19and not holding fast to the head, from whom the entire body, being supplied and held together by the joints and ligaments, grows with a growth which is from God.

The people who were living like this were not hold fast to the head.  They were in fact, breaking away from Christ’s leadership and starting out to make themselves their own little following.  You see, we all function as we should when we are holding fast to Christ.   IN fact, we are of course, less likely to go astray when we are holding fast to Christ.  But the question comes up, what does that look like?  What does it look like to hold fast to the head, which is Christ?  Is going to point out some things, but if you want to keep this simple point in your head it will clear up a lot of things:  True Christianity doesn’t come through legalism.  Legalism is one of the elementary principles of the world.  These people were taking legalism just a step further by saying that Christ was not enough.
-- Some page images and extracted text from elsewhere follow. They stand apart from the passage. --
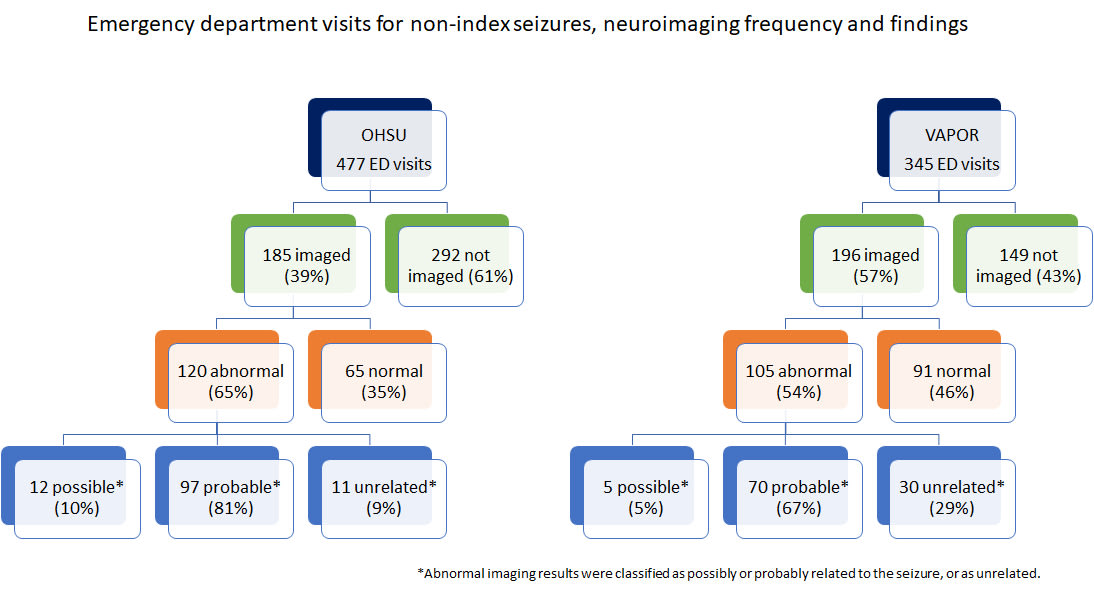 Emergency department visits for non-index seizures, neuroimaging frequency and findings

OHSU
477 ED visits

185 imaged
(39%)

292 not imaged (61%)

120 abnormal
(65%)

65 normal
(35%)

12 possible*
(10%)

97 probable*
(81%)

11 unrelated*
(9%)

VAPOR
345 ED visits

196 imaged
(57%)

149 not imaged (43%)

105 abnormal
(54%)

91 normal
(46%)

5 possible*
(5%)

70 probable*
(67%)

30 unrelated*
(29%)

*Abnormal imaging results were classified as possibly or probably related to the seizure, or as unrelated.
20 If you have died with Christ to the elementary principles of the world, why, as if you were living in the world, do you submit yourself to decrees, such as, 21 “Do not handle, do not taste, do not touch!” 22 (which all refer to things destined to perish with use)—in accordance with the commandments and teachings of men? 23 These are matters which have, to be sure, the appearance of wisdom in self-made religion and self-abasement and severe treatment of the body, but are of no value against fleshly indulgence.

 

To hold fast:

  1. You cannot submit to such decrees in order to have your relationship with God.
  2. You cannot have the appearance of wisdom in self-made religion in order to have a relationship with God.
  3. You don’t participate in self-abasement and severe treatment of the body

 

All these things are of no value against the fleshly indulgence.  There is not a connection with true religion. They are no connection with the true spirit of the gospel by keeping man’s laws.  Faith (and a relationship with God) isn’t achieved through this means.

 

Just as we are told that we can’t submit to such decrees, we should fight the tendency to evaluate others based on such external actions.  Just like we shouldn’t let others evaluate our spiritual walk by what we do or don’t do, and what we eat or don’t eat. But let us remember this; God has called us out to be different.  We don’t have a relationship with God because we are different; we are different because we have a relationship with God.  The answer to legalism is in this chapter as Paul declares that we have everything we need in Christ.  Legalism is the religious higharcy telling us that Christ is not sufficient.  The truth is we have all, that Christ is sufficient.